Leise schlich er sich in den Schlafraum, den er sich mit vier anderen Slytherinjungen im gleichen Alter teilte und zog die Vorhänge seines Himmelbetts zu. Dann wühlte er, nur mit dem Licht seines Zauberstabs, in seinem großen Koffer, bis er schließlich das richtige Buch fand.
Einer seiner Zimmergenossen bewegte sich murmelnd im Schlaf und Tom löschte schnell das Licht. Bewegungslos hielt er inne, doch nach wenigen Augenblicken waren die Atemgeräusche wieder ruhig und gleichmäßig.
Beinahe lautlos schob er den schweren, smaragdgrünen Vorhang zur Seite und schlüpfte dahinter. Gegen die Wand am Kopfteil seines Bettes gelehnt erleuchtete er wieder die Spitze seines Zauberstabs. Im trüben Licht desselben blätterte er unruhig durch Newt Scamander’s Fantastische Tierwesen und wo sie zu finden sind.
Schnell hatte er die Seite über Basilisken gefunden. Hektisch huschten seine zu Schlitzen verengten Augen über die Zeilen.
Plötzlich ließ er das Buch sinken, lehnte sich entspannt zurück und starrte nach oben.

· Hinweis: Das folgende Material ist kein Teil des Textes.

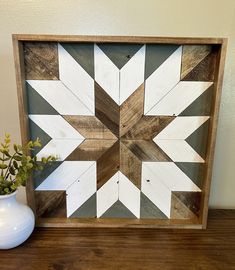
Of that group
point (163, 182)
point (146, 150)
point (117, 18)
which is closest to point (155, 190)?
point (163, 182)

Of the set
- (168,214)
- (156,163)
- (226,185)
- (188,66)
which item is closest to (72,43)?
(188,66)

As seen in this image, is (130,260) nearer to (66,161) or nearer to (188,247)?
(188,247)

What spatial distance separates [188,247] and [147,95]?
481 millimetres

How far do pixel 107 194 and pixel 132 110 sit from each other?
0.30 m

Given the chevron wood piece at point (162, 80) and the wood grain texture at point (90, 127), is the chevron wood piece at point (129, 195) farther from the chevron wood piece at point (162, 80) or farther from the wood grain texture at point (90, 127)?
the chevron wood piece at point (162, 80)

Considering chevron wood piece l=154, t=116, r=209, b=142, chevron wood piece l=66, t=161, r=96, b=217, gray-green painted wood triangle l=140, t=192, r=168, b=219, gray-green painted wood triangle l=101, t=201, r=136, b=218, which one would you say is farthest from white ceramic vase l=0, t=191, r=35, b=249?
chevron wood piece l=154, t=116, r=209, b=142

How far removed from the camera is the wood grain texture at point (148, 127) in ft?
2.54

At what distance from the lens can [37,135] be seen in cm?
78

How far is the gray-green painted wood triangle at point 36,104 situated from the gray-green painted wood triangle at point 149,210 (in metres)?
0.42

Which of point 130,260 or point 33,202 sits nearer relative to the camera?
point 130,260

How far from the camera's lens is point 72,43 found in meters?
0.71

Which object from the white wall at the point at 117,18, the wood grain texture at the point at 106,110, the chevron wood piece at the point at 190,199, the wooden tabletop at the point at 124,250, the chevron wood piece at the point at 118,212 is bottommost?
the wooden tabletop at the point at 124,250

Es war ihm ein Graus diese wichtige Information vergessen zu haben. Er mühte sich schließlich jedes Buch höchstens einmal zu lesen und alle wesentlichen Erkenntnisse in sich aufzunehmen und sie sich einzuprägen.
Hähne.
Gewöhnliche männliche Hühner konnten seinem verbündeten gefährlich werden. Einmal mehr bewunderte Tom seinen Vorfahren Salazar Slytherin. Er hatte sehr vorausschauend gehandelt, die Kammer mit seinem gefährlichen Bewohner weit unter der Schule zu bauen. Somit gab es keine Chance, dass der Basilisk den tödlichen Schrei eines krähenden Hahnes hörte, was sein Überleben sicherte.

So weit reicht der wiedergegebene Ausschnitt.